In the context of CNNs, BatchNorm2D is specifically designed to work with 2D inputs, such as images or feature maps [6]. When applied to a Conv2D layer in a CNN, BatchNorm2D normalizes each feature map independently. This means that for an input with shape (batch-size, channels, height, width), BatchNorm2D will compute and apply the mean and variance for each channel across the batch, height, and width dimensions. The use of BatchNorm2D in CNNs offers several advantages: it allows higher learning rates, potentially accelerating the training process; it reduces the dependency on careful initialization of the network weights; and it acts as a regularizer, in some cases eliminating the need for Dropout [7].
During inference, BatchNorm2D uses a moving average of the mean and variance computed during training, ensuring consistent normalization even when processing single images. While BatchNorm has become a standard component in many CNN architectures, it’s worth noting that alternatives like Layer Normalization or Group Normalization have been proposed for specific use cases or to address certain limitations of BatchNorm [8]. These variations on the normalization theme continue to be an active area of research in deep learning, as practitioners seek to optimize network performance across a wide range of applications and architectures.
Max Pooling.
Max pooling is a downsampling technique commonly used in CNNs to reduce the spatial dimensions of the feature maps while retaining the most important information [9] . The primary purpose of max pooling is to achieve spatial invariance to small translations in the input, reduce computational complexity, and control overfitting. In a max pooling operation, the input feature map is divided into non-overlapping rectangular regions, and for each such region, the maximum value is output to the next layer. This process effectively reduces the resolution of the feature map while preserving the most prominent features detected by the previous convolutional layers.
The most common form of max pooling used in CNNs is 2D max pooling, which operates on 2D feature maps produced by convolutional layers [10]. A typical 2D max pooling layer is characterized by its pool size (usually 2×2) and stride (often equal to the pool size for non-overlapping pooling). For example, a 2×2 max pooling with a stride of 2 will reduce both the height and width of the input feature map by half. This reduction in spatial dimensions leads to a decrease in the number of parameters in the subsequent layers, which helps in controlling overfitting and reduces the computational cost of the network. Additionally, max pooling introduces a form of translational invariance, making the network more robust to small spatial shifts in the input [11].
While max pooling has been widely adopted in many successful CNN architectures, it’s worth noting that alternative pooling methods exist, such as average pooling or strided convolutions. Some recent architectures have even experimented with removing pooling layers altogether, relying instead on increased stride in convolutional layers to achieve downsampling [12]. However, max pooling remains a popular choice due to its simplicity, effectiveness, and biological plausibility, as it mimics certain aspects of the human visual cortex. As CNNs continue to evolve, the role and implementation of pooling layers remain active areas of research in the deep learning community.
METHODS.
In this study, a CNN was utilized for object detection and classification of different 3D shapes from a dataset. The dataset used in this study is the “shapes3d” dataset from Google DeepMind [17, 18], which contains 480,000 labeled images of four different shapes: cube, sphere, cylinder, and ellipsoid. Each image represents a 3D shape from different perspectives, providing a comprehensive set of examples for training a deep learning model. The goal was to develop a model that could predict and categorize these shapes accurately based on the input images. The dataset was split randomly into two parts: 80% for training and 20% for testing. The 80% training set was used to teach the model to recognize and differentiate between the shapes, while the 20% test set was used to evaluate the model’s performance and its ability to generalize to unseen data.
The baseline architecture of the CNN consisted of multiple convolutional layers, each followed by ReLU activation functions and pooling layers.

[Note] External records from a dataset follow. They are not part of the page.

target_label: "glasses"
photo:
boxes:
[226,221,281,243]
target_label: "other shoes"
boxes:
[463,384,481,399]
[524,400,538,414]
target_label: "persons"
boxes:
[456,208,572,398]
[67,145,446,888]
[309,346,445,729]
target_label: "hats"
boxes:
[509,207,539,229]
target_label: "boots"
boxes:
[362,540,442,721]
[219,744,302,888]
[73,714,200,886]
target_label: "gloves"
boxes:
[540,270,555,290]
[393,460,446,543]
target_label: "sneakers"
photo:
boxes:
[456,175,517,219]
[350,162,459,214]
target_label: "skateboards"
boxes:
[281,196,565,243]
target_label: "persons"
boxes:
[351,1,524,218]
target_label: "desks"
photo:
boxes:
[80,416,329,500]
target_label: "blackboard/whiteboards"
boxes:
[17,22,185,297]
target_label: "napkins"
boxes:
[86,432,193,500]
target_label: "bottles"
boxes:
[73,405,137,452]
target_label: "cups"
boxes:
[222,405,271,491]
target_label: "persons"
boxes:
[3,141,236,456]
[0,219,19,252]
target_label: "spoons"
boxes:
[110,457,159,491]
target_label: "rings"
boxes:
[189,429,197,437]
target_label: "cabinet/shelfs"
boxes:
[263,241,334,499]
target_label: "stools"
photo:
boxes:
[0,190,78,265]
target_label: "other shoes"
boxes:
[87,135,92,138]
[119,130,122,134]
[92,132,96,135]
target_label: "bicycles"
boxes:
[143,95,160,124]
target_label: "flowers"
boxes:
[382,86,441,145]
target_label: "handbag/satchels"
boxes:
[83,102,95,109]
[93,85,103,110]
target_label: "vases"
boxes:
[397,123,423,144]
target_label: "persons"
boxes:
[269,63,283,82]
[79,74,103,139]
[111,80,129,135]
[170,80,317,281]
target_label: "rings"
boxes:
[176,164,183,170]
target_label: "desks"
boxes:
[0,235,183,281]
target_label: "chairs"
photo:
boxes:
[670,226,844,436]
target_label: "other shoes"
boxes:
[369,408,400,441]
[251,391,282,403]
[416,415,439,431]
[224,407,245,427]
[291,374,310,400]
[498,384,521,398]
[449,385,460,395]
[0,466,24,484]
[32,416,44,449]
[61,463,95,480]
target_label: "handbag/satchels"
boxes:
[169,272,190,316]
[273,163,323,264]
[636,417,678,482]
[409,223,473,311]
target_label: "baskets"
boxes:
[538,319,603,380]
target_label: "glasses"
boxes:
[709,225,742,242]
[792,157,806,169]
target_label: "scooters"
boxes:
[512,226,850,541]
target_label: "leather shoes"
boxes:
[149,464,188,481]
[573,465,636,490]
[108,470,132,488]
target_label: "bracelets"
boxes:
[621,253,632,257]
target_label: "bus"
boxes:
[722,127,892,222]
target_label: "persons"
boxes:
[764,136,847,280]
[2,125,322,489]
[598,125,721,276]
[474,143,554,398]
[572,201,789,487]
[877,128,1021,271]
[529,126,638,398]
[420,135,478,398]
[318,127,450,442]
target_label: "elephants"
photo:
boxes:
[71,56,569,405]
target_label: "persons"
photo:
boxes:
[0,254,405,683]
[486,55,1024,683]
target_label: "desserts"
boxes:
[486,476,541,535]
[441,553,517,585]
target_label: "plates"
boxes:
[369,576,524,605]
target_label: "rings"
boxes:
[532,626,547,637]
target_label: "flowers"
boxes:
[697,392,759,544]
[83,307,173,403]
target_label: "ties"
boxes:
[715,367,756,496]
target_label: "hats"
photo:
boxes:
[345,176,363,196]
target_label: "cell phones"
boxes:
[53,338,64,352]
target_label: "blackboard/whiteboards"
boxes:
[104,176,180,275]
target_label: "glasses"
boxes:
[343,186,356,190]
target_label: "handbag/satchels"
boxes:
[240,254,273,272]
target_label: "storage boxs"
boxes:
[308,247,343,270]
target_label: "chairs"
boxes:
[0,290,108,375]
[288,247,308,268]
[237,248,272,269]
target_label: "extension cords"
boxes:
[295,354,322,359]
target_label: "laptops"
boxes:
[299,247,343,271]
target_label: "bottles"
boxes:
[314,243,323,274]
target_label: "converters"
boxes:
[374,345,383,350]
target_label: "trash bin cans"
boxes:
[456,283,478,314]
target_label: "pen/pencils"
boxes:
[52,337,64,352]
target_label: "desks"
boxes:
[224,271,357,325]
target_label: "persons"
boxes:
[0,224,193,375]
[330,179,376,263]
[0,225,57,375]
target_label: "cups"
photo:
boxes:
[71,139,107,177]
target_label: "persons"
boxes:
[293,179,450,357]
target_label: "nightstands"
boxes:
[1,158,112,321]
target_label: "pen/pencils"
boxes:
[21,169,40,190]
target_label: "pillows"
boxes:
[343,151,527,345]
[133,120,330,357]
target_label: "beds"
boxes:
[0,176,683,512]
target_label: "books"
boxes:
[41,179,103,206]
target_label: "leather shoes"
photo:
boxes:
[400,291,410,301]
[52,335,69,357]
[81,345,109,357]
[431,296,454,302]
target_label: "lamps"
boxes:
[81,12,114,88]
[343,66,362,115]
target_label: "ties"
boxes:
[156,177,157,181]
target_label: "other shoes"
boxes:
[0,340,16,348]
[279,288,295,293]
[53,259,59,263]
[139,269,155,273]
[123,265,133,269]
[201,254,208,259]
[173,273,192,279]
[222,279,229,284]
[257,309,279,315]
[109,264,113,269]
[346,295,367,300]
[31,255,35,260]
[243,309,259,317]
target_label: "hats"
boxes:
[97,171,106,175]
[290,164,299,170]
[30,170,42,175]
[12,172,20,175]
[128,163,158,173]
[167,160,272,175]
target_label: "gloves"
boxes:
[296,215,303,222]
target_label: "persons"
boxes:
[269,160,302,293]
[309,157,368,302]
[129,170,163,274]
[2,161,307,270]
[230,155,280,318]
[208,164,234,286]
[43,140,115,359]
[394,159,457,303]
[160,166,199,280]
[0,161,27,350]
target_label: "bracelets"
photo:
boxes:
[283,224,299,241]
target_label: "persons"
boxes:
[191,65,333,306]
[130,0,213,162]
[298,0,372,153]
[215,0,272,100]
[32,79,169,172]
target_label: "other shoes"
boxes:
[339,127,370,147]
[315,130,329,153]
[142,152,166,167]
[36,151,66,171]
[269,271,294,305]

To improve the model’s performance and explore its robustness, I made several modifications to the original architecture. Firstly, I experimented with the number of layers by adding more fully connected (linear) layers and removing some Batch Normalization (BatchNorm2D) layers. The objective was to understand how deeper architectures and the removal of certain normalization techniques affect the learning dynamics and generalization of the model.
I also experimented with varying kernel sizes in the convolutional layers. The goal was to identify the optimal kernel size that would capture the most relevant features of the 3D shapes while balancing computational efficiency. Different kernel sizes, ranging from smaller (2×2) to larger (6×6), were tested to observe their impact on model accuracy. Moreover, I adjusted the dropout levels within the network to prevent overfitting and improve generalization. By increasing and decreasing dropout rates at various layers, I assessed their influence on the overall classification accuracy.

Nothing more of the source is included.